フクロウとミミズクって違うの?

 フクロウとはメンフクロウ科とフクロウ科の全般、つまりフクロウの仲間すべての総称として扱われる場合と、フクロウ科の中のフクロウという1種類の鳥をさす場合があります。
ミミズクとは耳木菟と書き、耳のある木の上にいる菟(ウサギ)を意味しています。
どうしてウサギが木の上にいるのでしょう。それはフクロウの足がウサギの足によく似ているため、そう表現されたのでしょう。。
ですから、木菟(ずく)とはフクロウのことを指し、耳木菟とは耳のあるフクロウのことをいうのです。耳といってもそれに聴覚機能はなく、正しくは羽角(うかく)という擬態のために備わった飾り羽なのです。ミミズクといわれるものの仲間にはコノハズクやトラフズクがいます。
ここで扱うフクロウとはフクロウ科の中のフクロウ(英名 Ural Owl)という1種類の鳥を指します。

                 

フクロウってどんな鳥

 フクロウの祖先はおよそ1億年前、白亜紀に生存競争の激しい昼の世界から夜の世界へと移り住むようになり、それにともない体はきわめて特殊な進化をとげてきました。
目は暗い林の中でもよく見えます。聴覚も大変すぐれ、高い音源定位能力をもっており、聴力だけで獲物をしとめることも可能です。

 また、翼にはすぐれた消音機能があり、暗闇の中を獲物たちに気づかれることなく飛ぶことができるのです。
この消音のしくみは新幹線にも応用されているほどです。

図鑑をめくるとこんなことが書いてあると思うのですが、フクロウはいったいどんな生活をしているのでしょうか。フクロウの生活を覗いてみようと思ってもなかなかその姿は見れません。それはフクロウがほかならぬ闇夜を活動の場として
いるからです。


フクロウはどんな生活をしてるの?

 フクロウは鳥たちの世界では大変な嫌われ者で、小鳥たちがフクロウを見つけるとみんなで嫌がらせをします。昼の世界では一番威張っているカラスやタカもフクロウを見つけると執拗な攻撃をします。
また、フクロウは人間がとても嫌いなこともあって、昼の間は杉林などの奥まった薄暗いところで、誰にも見つからないように休んでいるのです。

昼はこんなに肩身の狭いフクロウですが、夜になれば闇夜の覇者としての風格たっぷりの猛禽へと変身します。
暗くなれば人間など怖がりませんし、開けたところへも出てきます。
私がフクロウ観察をしていると頭上の木へ飛んで来ることさえあります。「オーイ ゴロスケー」と声をかけてやると「なんだこいつは、オレの狩りの邪魔 をしやがって」というような顔をして私の顔を数回覗き込んだ後、向こうの木へ飛び去るといった具合です。

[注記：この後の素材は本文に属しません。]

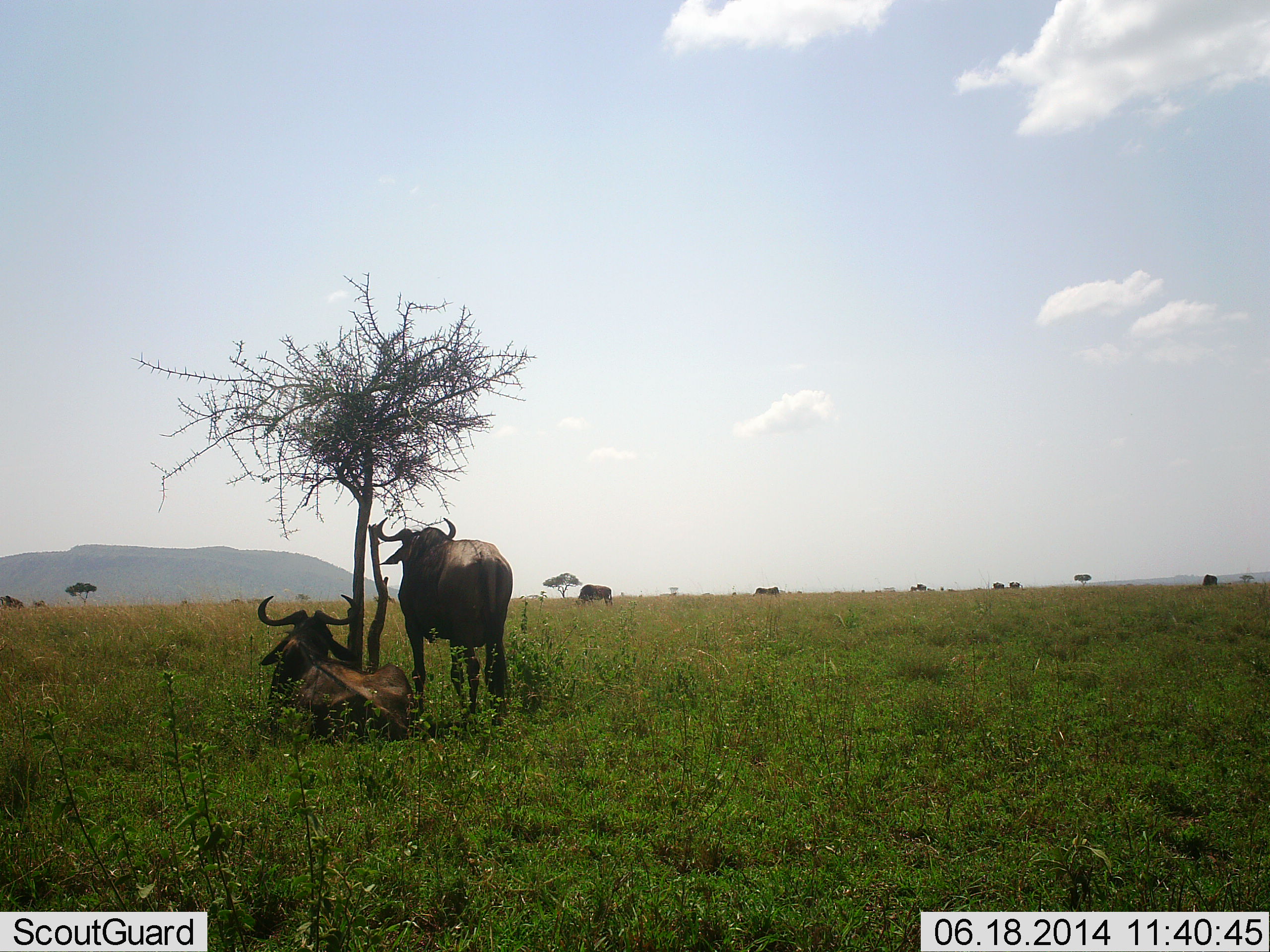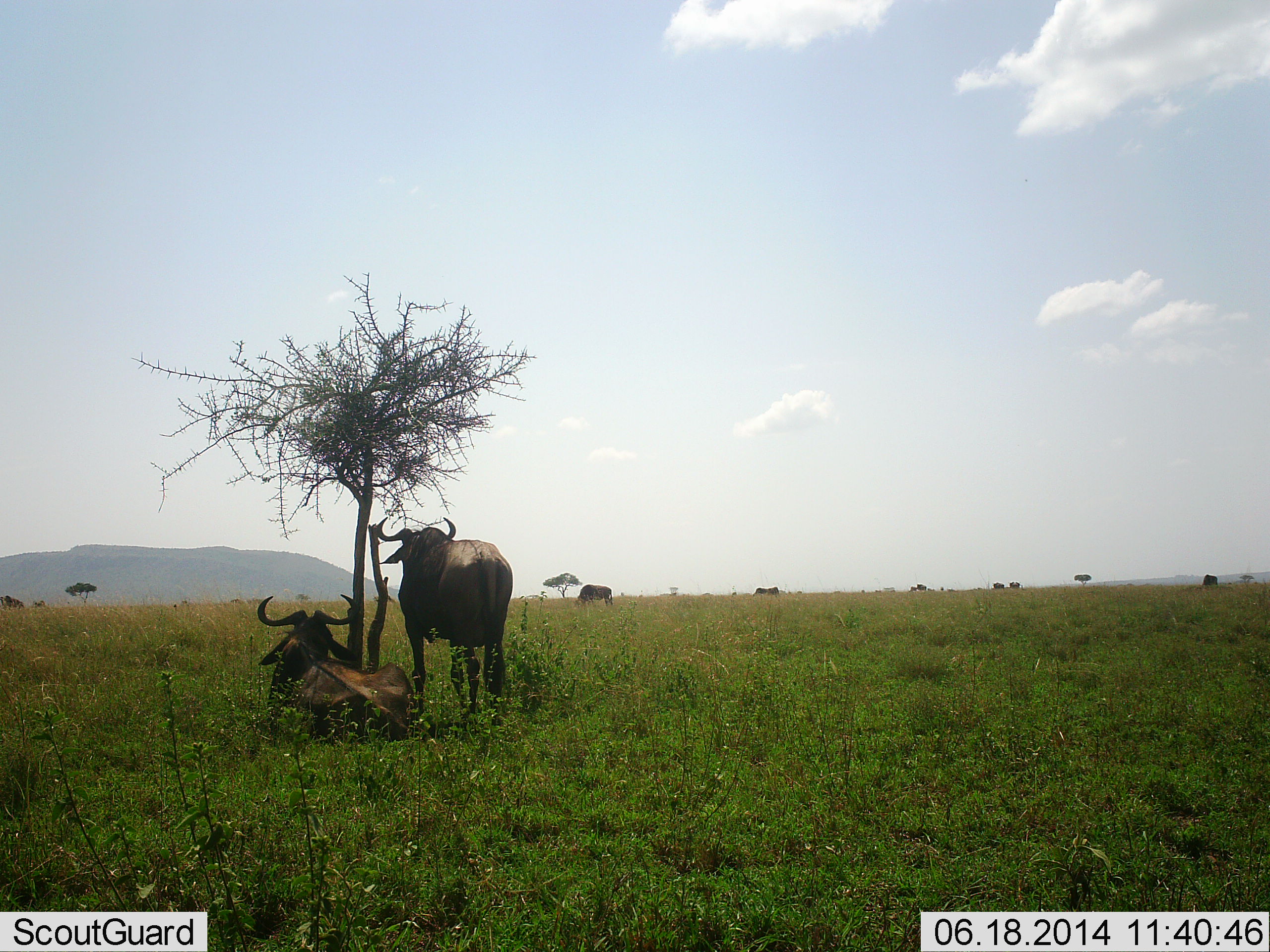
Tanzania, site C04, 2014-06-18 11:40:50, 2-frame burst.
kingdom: Animalia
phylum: Chordata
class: Mammalia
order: Artiodactyla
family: Bovidae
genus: Connochaetes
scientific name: Connochaetes taurinus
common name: blue wildebeest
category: wildebeest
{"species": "wildebeest (blue wildebeest) (Connochaetes taurinus)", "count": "5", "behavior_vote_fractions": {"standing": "80%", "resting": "90%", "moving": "0%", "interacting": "10%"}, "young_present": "0%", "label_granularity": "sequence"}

狩りの対象とする動物はムカデ、カエルなど小さなものからハトやウサギといった大 きなものまで多様ですが、なかでも好んで捕獲するのはネズミです。


フクロウは不思議な鳥
 古来よりフクロウは良くも悪くも言われて人々のイメージの中に深く入り込んでいます。おそらく人々が寝静まろうとする頃、大きな声で鳴いて人々の心にいろんな思いを抱かせてきたためでしょう。
今日でもフクロウに対するイメージは様々な文化の中で継承され、鳥の中でもとりわけ知名度の高いものとなっています。
けれども、その姿を見る人はいませんし、鳴声にすら気づく人もいません。
夜の家庭はテレビがやかましく、窓はサッシで遮音されてしまっているからです。

これほど人々に親しまれながら、その姿が知られていないフクロウとは実に不思議な鳥です。
ぜひ一度、そんなフクロウの世界を覗いてみてください。